Local Voices from Around the Globe: A border crossed brings grandeur

(Continued)

Though the purpose of my vacation in Cambodia was solely to tour Angkor Wat and the surrounding temples, evidence of Cambodia’s second most eminent history, the Cambodian Genocide, was impossible to avoid. The four-year regime of the Khmer Rouge (1975-79) is recent history and the scars of the slaughter are strikingly vivid to anyone touring Cambodia.

The starkest remnants of the genocide are everywhere. With a third of the pre-war population eradicated, I saw very few elderly individuals in my travels. Most had perished in the killing fields where other, younger captives had a better chance of survival. People 30 years old and younger, it seemed to me, were the only inhabitants remaining.
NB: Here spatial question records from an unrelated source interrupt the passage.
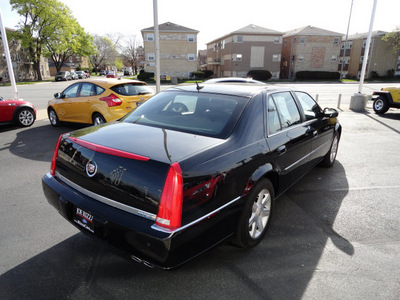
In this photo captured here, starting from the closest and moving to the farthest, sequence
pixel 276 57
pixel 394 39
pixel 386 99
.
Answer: pixel 386 99 → pixel 276 57 → pixel 394 39

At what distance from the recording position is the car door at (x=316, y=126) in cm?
423

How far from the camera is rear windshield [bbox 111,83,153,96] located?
25.7ft

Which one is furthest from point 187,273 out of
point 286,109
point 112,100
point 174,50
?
point 174,50

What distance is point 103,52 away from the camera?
3292 inches

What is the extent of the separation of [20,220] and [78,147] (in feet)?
5.65

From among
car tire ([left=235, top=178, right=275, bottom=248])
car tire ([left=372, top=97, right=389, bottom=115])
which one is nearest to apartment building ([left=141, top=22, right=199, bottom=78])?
car tire ([left=372, top=97, right=389, bottom=115])

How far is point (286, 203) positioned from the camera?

The condition of the roads, forms of agriculture, popular forms of transportation, and sanitation were all about 40 years behind what is evident just across the border in Thailand. I also noticed that, although the markets around Angkor Wat were vast and illustrious, there wasn’t a single vendor hawking red scarves, the iconic symbol of the Khmer Rouge, even though there were many other colored scarves being sold.

The Khmer Rouge brought death not only to people, but also to the entire establishment of Cambodia and its culture. Teachers and “intellectuals” were specifically targeted by the Khmer Rouge and systematically executed, laying waste to traditions such as Cambodian music and dance and nearly eliminating early cultural history completely. Today, Cambodian dancers are very hard to find, as are Buddhist monks who also comprised one of the hardest hit contingencies during the genocide. Cambodia struggles today to maintain the character of its once illustrious culture that was nearly extinguished by Pol Pot’s genocidal authority.

My nationality, I discovered, had an effect on both my perception of the country and Cambodians’ reception of me. Our tour guide, my host brother and I both sensed, had a palpable aversion to me, the only American in the all-Thai group he was leading. He was the son of survivors, grandson and nephew of victims and his grief was clear, as it was for most Cambodians I interacted with. At some of the sites we visited the guide offhandedly refused to translate for me that which he’d said in Thai that was beyond my comprehension. In quizzing me about material he’d discussed at a given stop I discerned a vague condescension in his tone of voice that wasn’t present when doing the same with the other Thai members of the party. Frustrating as it was for me to communicate with the tour guide, I find the negative attitude some Cambodians hold for Americans completely understandable. The role the United States played in the onset of Pol Pot’s rise to power and ensuing massacre is a matter of record. This reality became very evident to me as I toured the nation almost 40 years after the fact.